* _Page excerpt_
------------------------------------
My uncle became ill and took a down turn very quickly. Although he was in hospice care, he seemed to improve. We were all surprised when he passed; we truly believed he had more time. My oldest was five and actually with me when I received the call. He’s very inquisitive, so the onslaught of questions came. I decided honesty was best. I prepared him for what he could expect at the funeral, told him people would be sad and that he could say goodbye to my uncle. He seemed satisfied with these answers and handled the services well. Yet in the weeks that followed, he kept asking about him. What happens when you die? Where do you go?

Handling the grief

I read that as adults we often expect kids to handle things in stride. We deal with our own grief but don’t acknowledge that our children may need to grieve as well. Every time he asked questions, I answered. If he said he was sad, I told him I was too but that it was okay because he was happy in heaven. We would share our thoughts about what we believed heaven looks like, what sorts of things we thought my uncle might be doing (we settled on crawfish boils with my grandfather). I suggested that when he gets sad, we could think of all the happy times we had and say a prayer for him. It’s been almost a year since his passing, and my son still regularly prays for my uncle. Being straightforward and acknowledging his own grief seemed to be the best approach. It reaffirmed that I cared for his feelings, and it was okay to express them.

Honesty and prayer

Through this, when he started to come to the realization that my dad was sick and could also pass away, he coped with that conversation much better. We often talk of heaven and the afterlife, and what our own versions of heaven look like. He realizes death is a part of life and for us, in death there is salvation. Whatever your religious beliefs may be, be truthful and talk it through. Simple answers often suffice and kids can appreciate the honest conversation. I find that with any difficult question (i.e., where do babies come from), when I answer simply and honestly, it’s all that he needs.

Have you had this conversation with your kids? How do you handle it?
------------------------------------
* _What this exercise asks_
**A)** In the piece on talking with kids about death, rewrite the part that opens with the words containing "Through this, when" and closes with "that he needs.", replacing "my dad" with "my father".
**B)** In the piece on talking with kids about death, what did the writer and son settle on as something the uncle might be doing in heaven?

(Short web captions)
------------------------------------
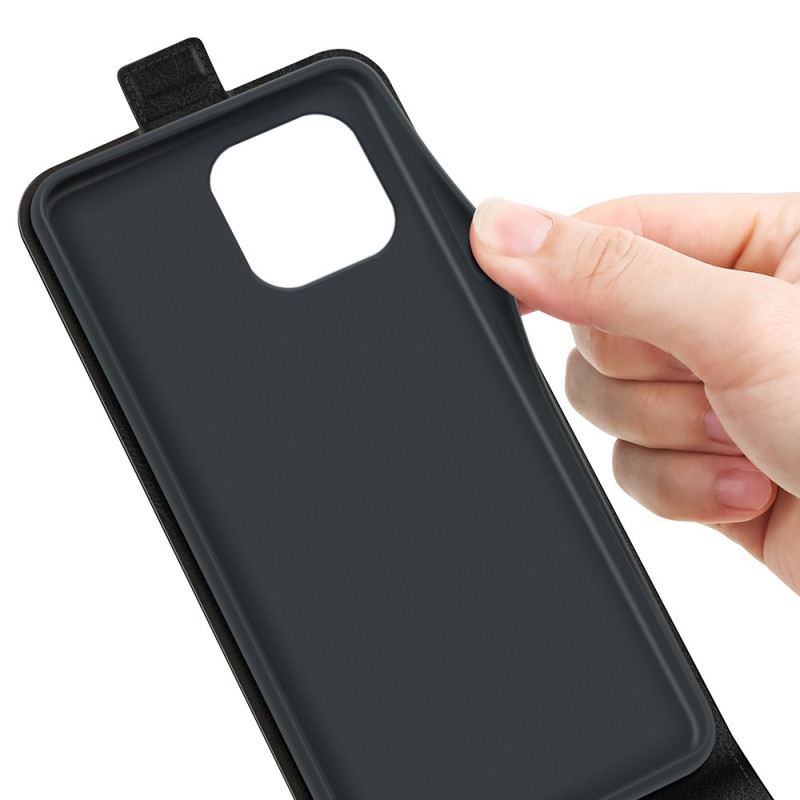 Futrola iPhone 15 Flip Futrola Vertikalni Preklop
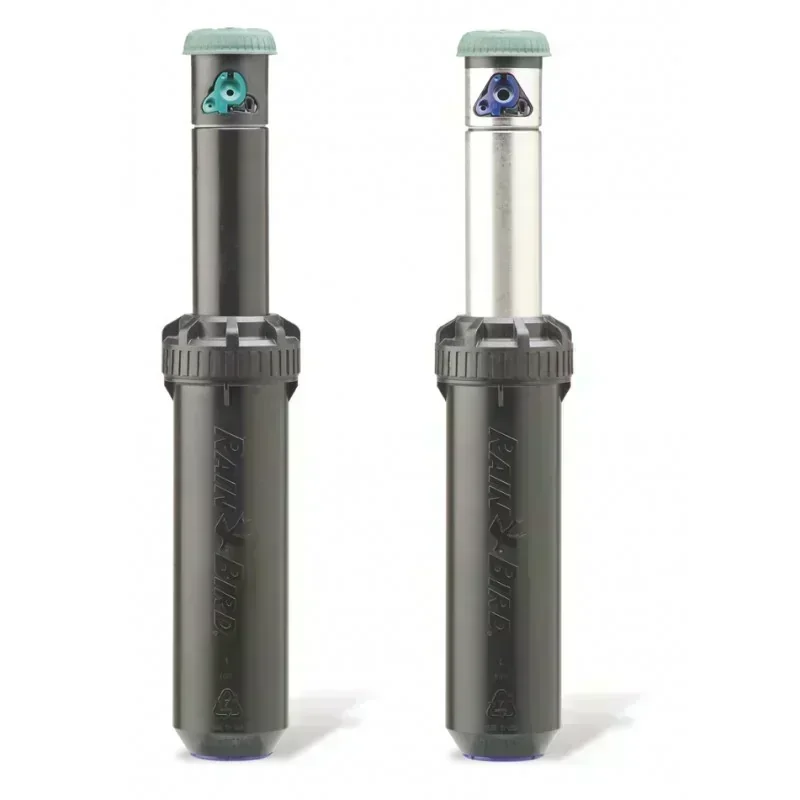 Turbine RainBird 8005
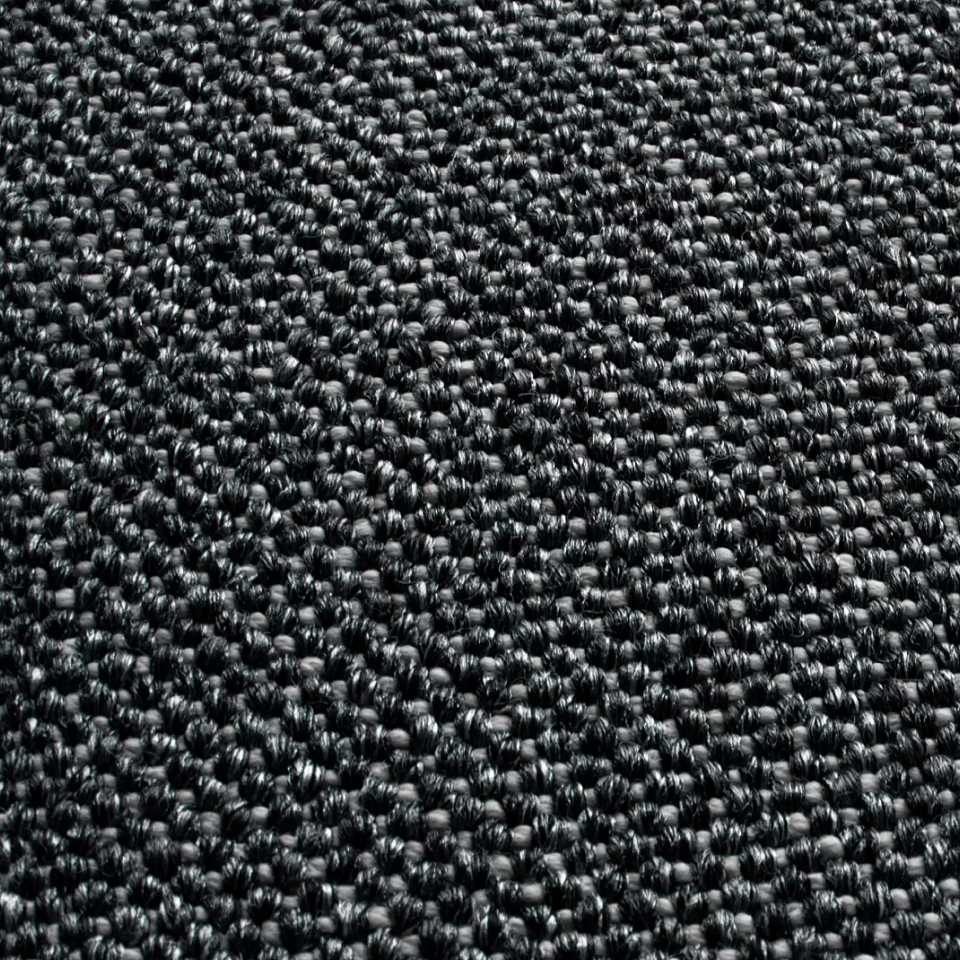 Rug collection video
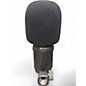 Used Zoom ZDM1 Condenser Microphone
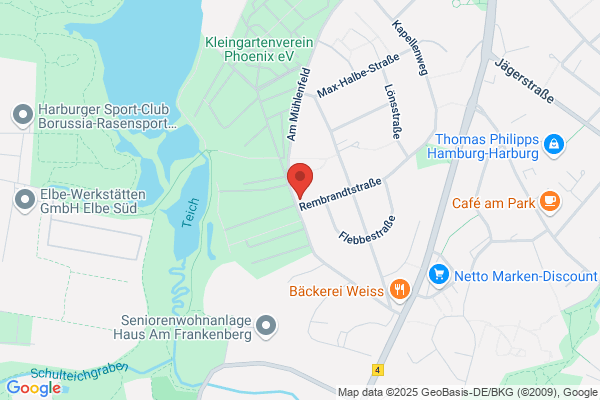 Semke Walter Elektrotechnik GmbH
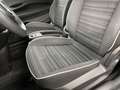 Fiat 500e 500 e Passion - thumbnail 5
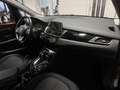 BMW 218 1.5i Gran Tourer Advantage/AUTMTK/NAV/TEM Schwarz - thumbnail 16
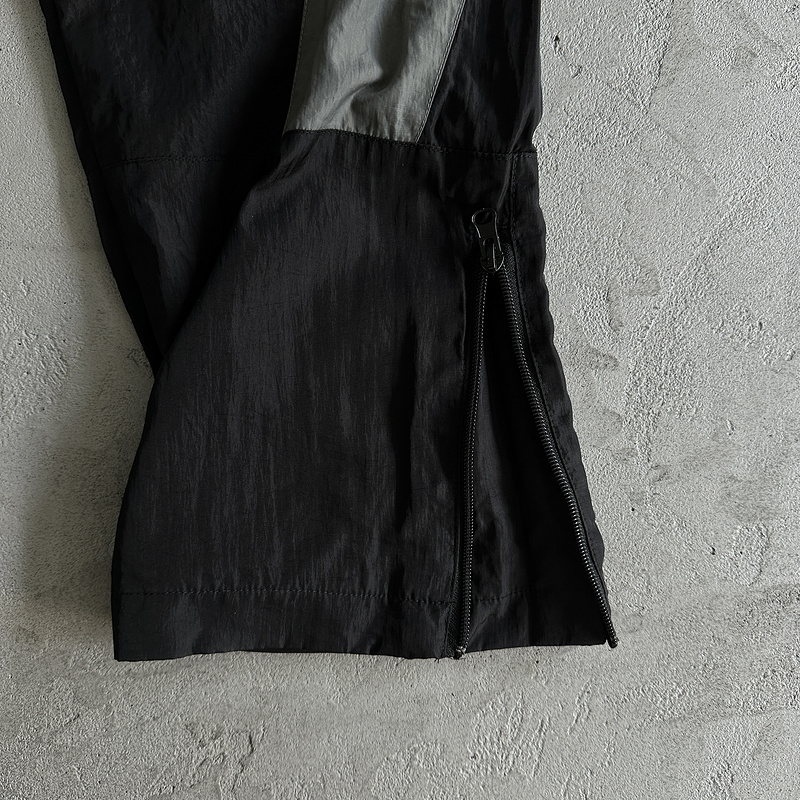 266¥ irogate football tracksuit-black | Yupoo - Image 31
------------------------------------
* _Outputs by task_
**A)**
Through this, when he started to come to the realization that my father was sick and could also pass away, he coped with that conversation much better. We often talk of heaven and the afterlife, and what our own versions of heaven look like. He realizes death is a part of life and for us, in death there is salvation. Whatever your religious beliefs may be, be truthful and talk it through. Simple answers often suffice and kids can appreciate the honest conversation. I find that with any difficult question (i.e., where do babies come from), when I answer simply and honestly, it’s all that he needs.

**B)** Crawfish boils with the writer's grandfather.